→ **Work to be completed**
Lines in the following data that contain the string "burst" are to be counted. Report only their number.

→ **Given data**
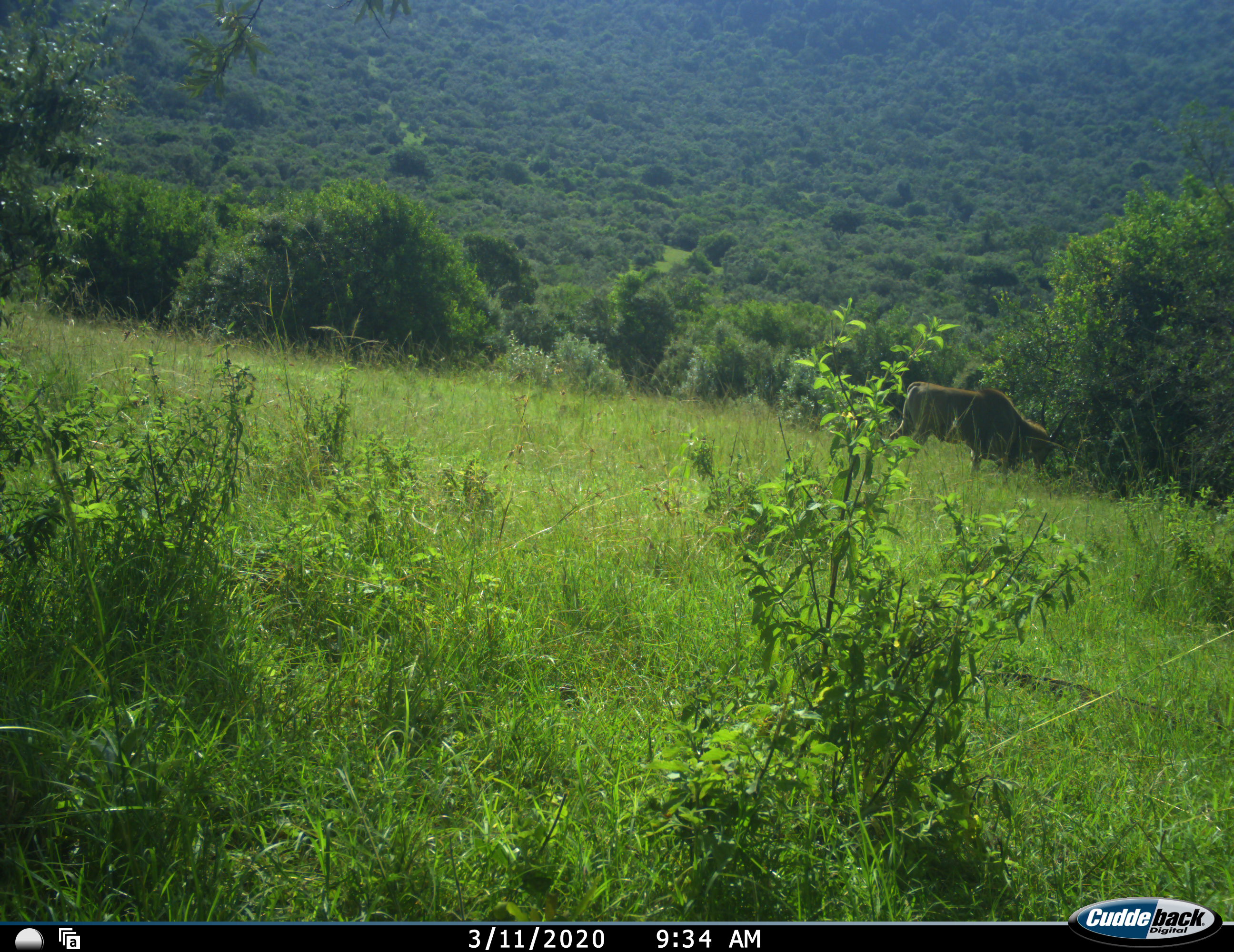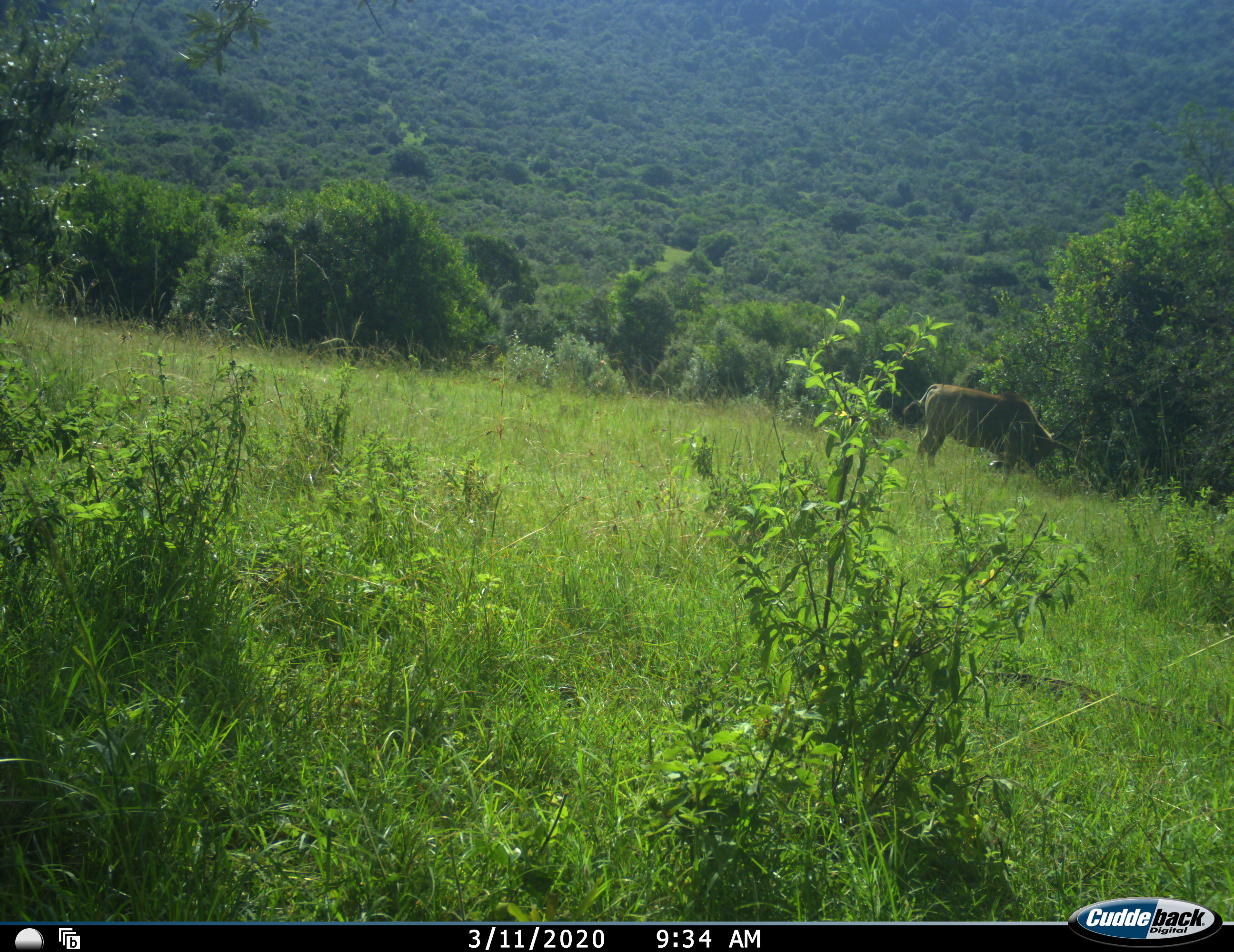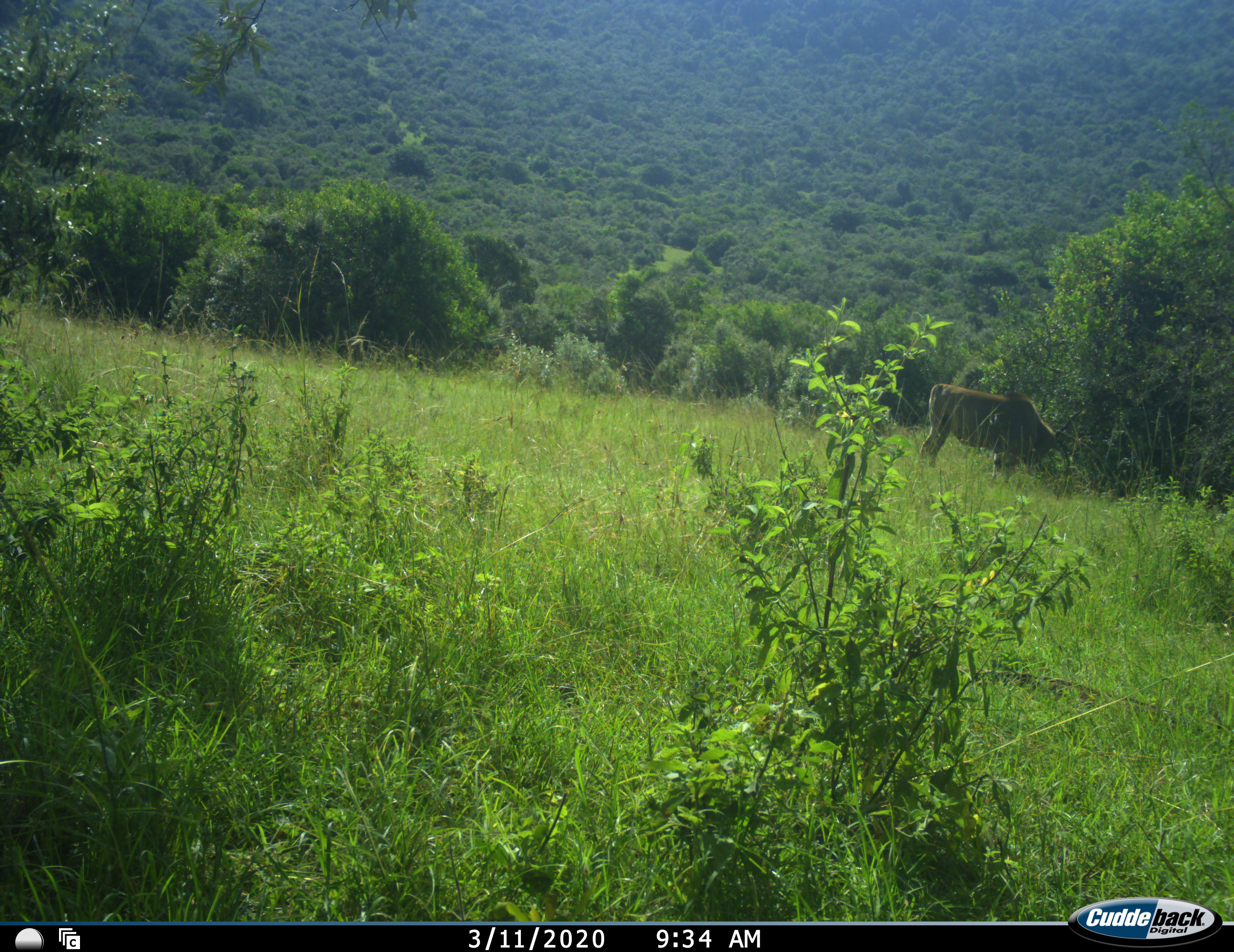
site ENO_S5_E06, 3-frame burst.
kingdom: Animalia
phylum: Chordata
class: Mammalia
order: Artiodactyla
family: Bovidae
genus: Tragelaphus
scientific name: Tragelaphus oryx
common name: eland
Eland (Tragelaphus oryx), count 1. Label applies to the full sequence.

--

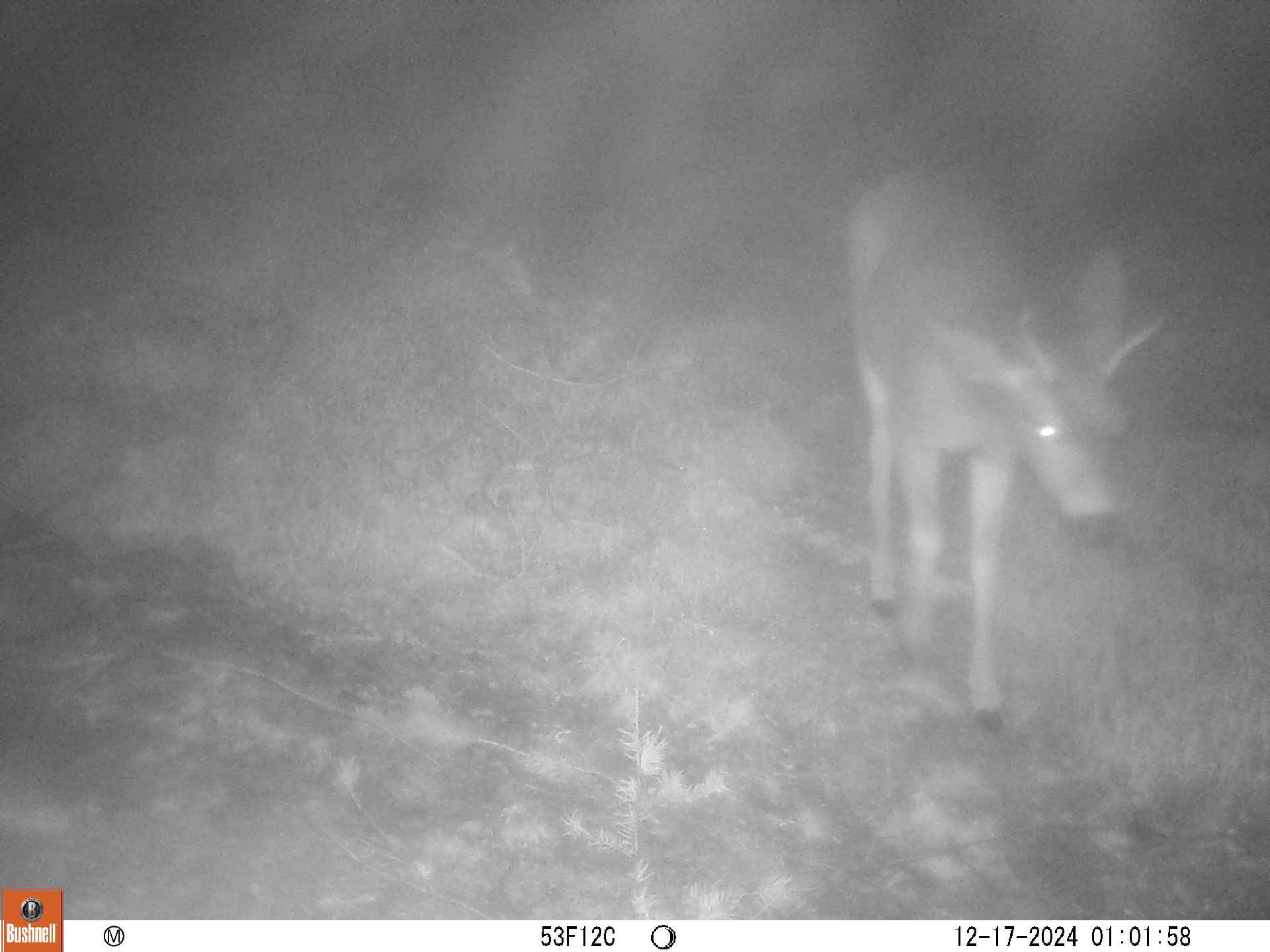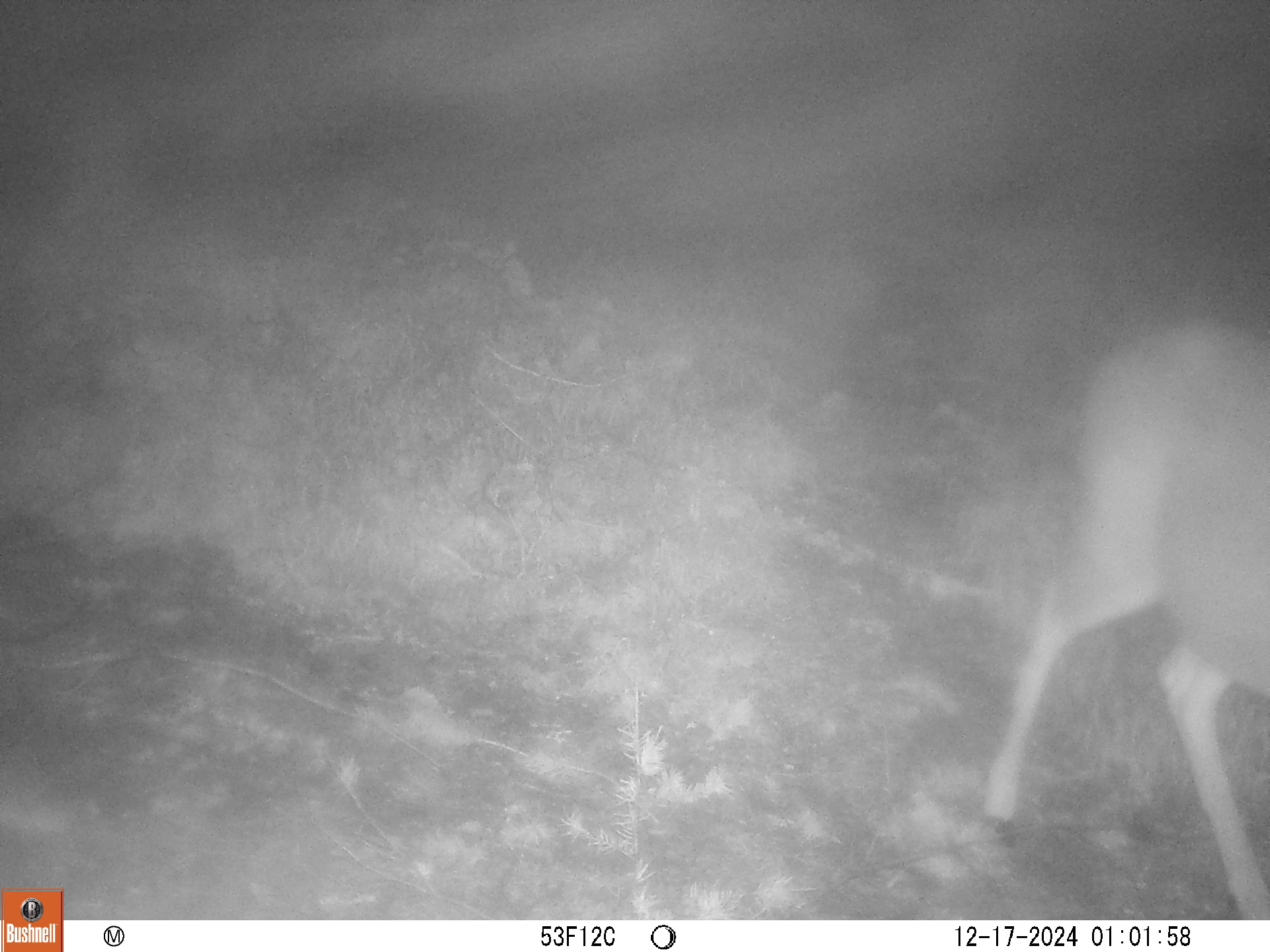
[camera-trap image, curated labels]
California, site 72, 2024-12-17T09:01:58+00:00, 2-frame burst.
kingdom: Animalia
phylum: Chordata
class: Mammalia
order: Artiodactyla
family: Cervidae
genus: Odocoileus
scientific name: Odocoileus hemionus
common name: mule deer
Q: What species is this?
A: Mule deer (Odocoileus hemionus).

==

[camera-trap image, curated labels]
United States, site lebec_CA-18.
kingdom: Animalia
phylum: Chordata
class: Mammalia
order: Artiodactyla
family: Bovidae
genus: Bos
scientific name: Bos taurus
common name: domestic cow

→ **Expected answer**
2